[Excerpts from a spatial dataset]

═══

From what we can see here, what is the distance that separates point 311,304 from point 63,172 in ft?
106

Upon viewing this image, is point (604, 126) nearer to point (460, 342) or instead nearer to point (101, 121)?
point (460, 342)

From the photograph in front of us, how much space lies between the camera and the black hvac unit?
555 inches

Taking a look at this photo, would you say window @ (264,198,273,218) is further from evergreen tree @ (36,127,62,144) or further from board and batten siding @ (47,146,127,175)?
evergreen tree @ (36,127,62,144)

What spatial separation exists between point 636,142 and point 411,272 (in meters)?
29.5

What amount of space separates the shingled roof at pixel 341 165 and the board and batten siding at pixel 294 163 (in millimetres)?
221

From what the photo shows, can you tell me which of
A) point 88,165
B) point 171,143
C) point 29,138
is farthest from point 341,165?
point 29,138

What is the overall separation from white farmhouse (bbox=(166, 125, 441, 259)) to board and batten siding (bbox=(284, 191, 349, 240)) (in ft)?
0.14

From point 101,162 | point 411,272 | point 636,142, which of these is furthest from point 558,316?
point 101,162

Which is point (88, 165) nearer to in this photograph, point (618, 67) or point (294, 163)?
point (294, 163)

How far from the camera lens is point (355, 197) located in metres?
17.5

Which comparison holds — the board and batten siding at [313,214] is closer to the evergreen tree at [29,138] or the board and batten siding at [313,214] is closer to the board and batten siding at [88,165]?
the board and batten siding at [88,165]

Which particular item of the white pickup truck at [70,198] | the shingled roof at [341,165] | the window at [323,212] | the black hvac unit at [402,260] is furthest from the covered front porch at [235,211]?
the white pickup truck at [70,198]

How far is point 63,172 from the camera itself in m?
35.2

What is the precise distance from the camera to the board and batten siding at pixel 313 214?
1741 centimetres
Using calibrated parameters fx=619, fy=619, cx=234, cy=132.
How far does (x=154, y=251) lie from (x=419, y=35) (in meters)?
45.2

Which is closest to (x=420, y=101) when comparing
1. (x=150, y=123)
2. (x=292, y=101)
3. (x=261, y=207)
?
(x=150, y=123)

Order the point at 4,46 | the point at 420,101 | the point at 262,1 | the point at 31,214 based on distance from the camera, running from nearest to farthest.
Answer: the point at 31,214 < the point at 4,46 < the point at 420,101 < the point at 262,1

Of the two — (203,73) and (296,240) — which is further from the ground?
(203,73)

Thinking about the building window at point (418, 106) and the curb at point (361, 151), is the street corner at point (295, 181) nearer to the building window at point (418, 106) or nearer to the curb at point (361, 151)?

═══

▶ Exercise objective: Copy all of the rows above word for word, changing nothing.

▶ Final result:
From what we can see here, what is the distance that separates point 311,304 from point 63,172 in ft?
106

Upon viewing this image, is point (604, 126) nearer to point (460, 342) or instead nearer to point (101, 121)?
point (460, 342)

From the photograph in front of us, how much space lies between the camera and the black hvac unit?
555 inches

Taking a look at this photo, would you say window @ (264,198,273,218) is further from evergreen tree @ (36,127,62,144) or further from board and batten siding @ (47,146,127,175)?
evergreen tree @ (36,127,62,144)

What spatial separation exists between point 636,142 and point 411,272 (in meters)?
29.5

What amount of space separates the shingled roof at pixel 341 165 and the board and batten siding at pixel 294 163 (in millimetres)?
221

From what the photo shows, can you tell me which of
A) point 88,165
B) point 171,143
C) point 29,138
is farthest from point 341,165?
point 29,138

What is the overall separation from white farmhouse (bbox=(166, 125, 441, 259)) to board and batten siding (bbox=(284, 191, 349, 240)) (in ft)?
0.14

From point 101,162 | point 411,272 | point 636,142, which of these is furthest from point 558,316?
point 101,162

Which is point (88, 165) nearer to in this photograph, point (618, 67) or point (294, 163)?
point (294, 163)

How far from the camera lens is point (355, 197) located in metres?
17.5

Which comparison holds — the board and batten siding at [313,214] is closer to the evergreen tree at [29,138] or the board and batten siding at [313,214] is closer to the board and batten siding at [88,165]?
the board and batten siding at [88,165]

Which particular item of the white pickup truck at [70,198] | the shingled roof at [341,165] | the window at [323,212] | the black hvac unit at [402,260] is furthest from the covered front porch at [235,211]?
the white pickup truck at [70,198]

How far is point 63,172 from the camera itself in m?
35.2

What is the precise distance from the camera to the board and batten siding at pixel 313 214?
1741 centimetres
Using calibrated parameters fx=619, fy=619, cx=234, cy=132.
How far does (x=154, y=251) lie from (x=419, y=35) (in meters)?
45.2

Which is closest to (x=420, y=101) when comparing
1. (x=150, y=123)
2. (x=292, y=101)
3. (x=261, y=207)
?
(x=150, y=123)

Order the point at 4,46 | the point at 420,101 | the point at 262,1 | the point at 31,214 based on distance from the camera, running from nearest to farthest.
Answer: the point at 31,214 < the point at 4,46 < the point at 420,101 < the point at 262,1

Of the two — (203,73) and (296,240) — which is further from the ground?
(203,73)

Thinking about the building window at point (418, 106) and the curb at point (361, 151), is the street corner at point (295, 181) nearer to the building window at point (418, 106) or nearer to the curb at point (361, 151)?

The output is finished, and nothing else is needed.